◆ **The data**
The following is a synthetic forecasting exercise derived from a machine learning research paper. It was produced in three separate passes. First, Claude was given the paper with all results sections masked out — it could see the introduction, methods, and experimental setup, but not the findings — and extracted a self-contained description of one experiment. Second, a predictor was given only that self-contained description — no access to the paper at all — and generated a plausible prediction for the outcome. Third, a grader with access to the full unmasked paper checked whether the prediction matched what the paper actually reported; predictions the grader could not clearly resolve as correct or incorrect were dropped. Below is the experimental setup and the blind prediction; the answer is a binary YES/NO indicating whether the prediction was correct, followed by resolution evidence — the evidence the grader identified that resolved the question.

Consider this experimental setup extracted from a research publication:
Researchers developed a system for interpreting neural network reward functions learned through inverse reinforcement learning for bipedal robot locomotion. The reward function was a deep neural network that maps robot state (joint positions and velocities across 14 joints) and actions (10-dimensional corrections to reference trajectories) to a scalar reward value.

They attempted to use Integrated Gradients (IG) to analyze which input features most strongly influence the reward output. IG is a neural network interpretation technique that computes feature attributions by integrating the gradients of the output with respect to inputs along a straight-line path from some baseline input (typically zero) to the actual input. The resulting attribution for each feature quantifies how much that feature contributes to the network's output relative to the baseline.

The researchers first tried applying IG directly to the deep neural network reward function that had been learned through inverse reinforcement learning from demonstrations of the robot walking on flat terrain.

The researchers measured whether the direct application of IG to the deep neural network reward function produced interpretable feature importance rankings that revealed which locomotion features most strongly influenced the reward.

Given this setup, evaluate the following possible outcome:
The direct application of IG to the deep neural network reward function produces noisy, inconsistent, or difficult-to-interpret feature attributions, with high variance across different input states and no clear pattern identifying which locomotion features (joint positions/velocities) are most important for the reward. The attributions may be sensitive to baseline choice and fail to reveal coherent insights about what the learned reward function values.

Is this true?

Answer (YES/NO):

◆ **Work task**
The string "this" marks the lines to copy; report each of them from the data above.

◆ **Worked solution**
Consider this experimental setup extracted from a research publication:
Given this setup, evaluate the following possible outcome:
Is this true?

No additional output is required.